- Opening Delimiter -

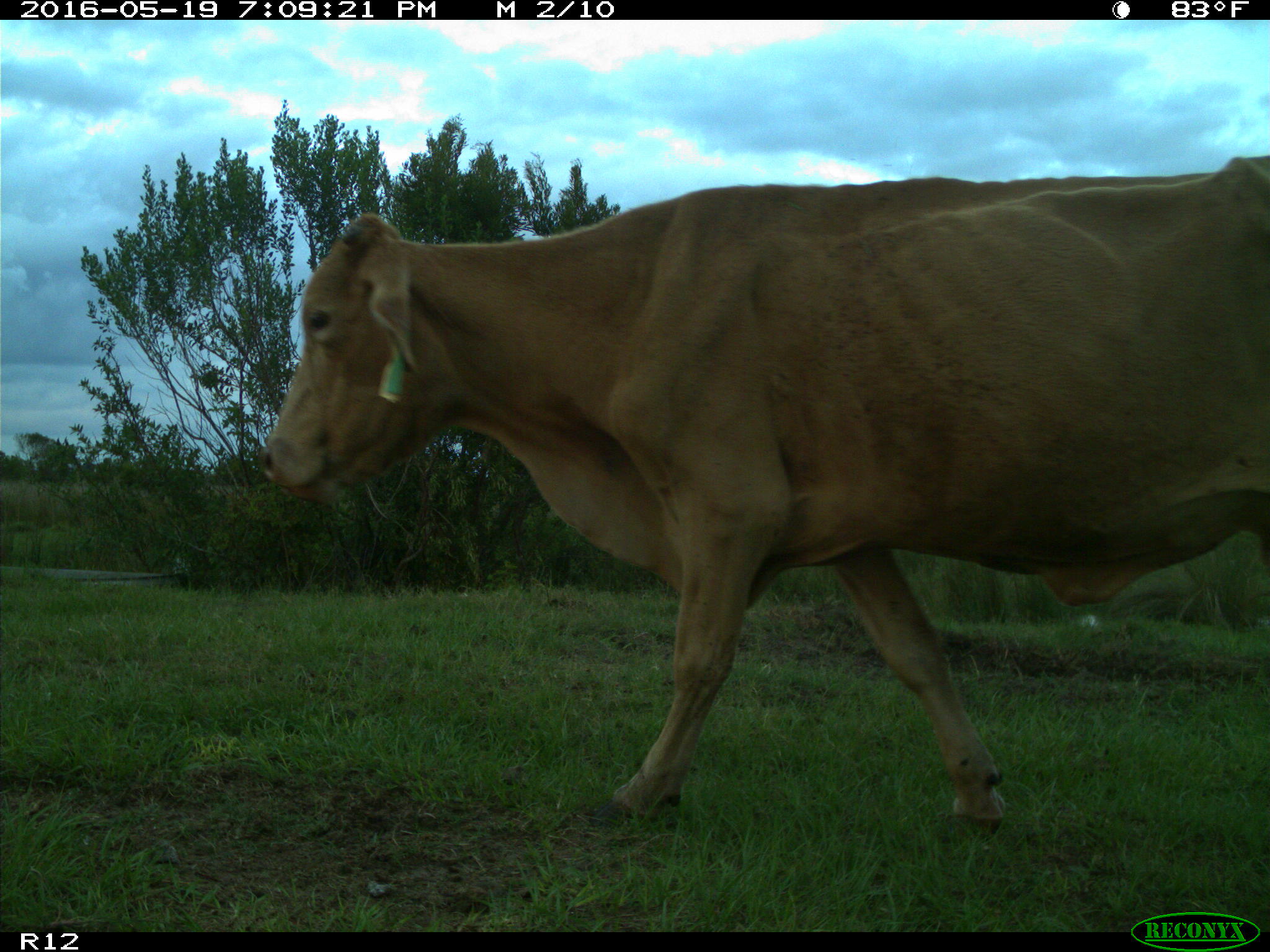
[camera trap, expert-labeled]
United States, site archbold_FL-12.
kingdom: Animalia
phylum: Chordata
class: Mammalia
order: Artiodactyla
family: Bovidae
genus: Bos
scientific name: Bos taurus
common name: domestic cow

- Closing Delimiter -

Assigned task: Nothing but the line with "United States, site archbold_FL-12." and the lines after it, through the end of the material, should appear in the output, word for word.

Solution to this exercise:
United States, site archbold_FL-12.
kingdom: Animalia
phylum: Chordata
class: Mammalia
order: Artiodactyla
family: Bovidae
genus: Bos
scientific name: Bos taurus
common name: domestic cow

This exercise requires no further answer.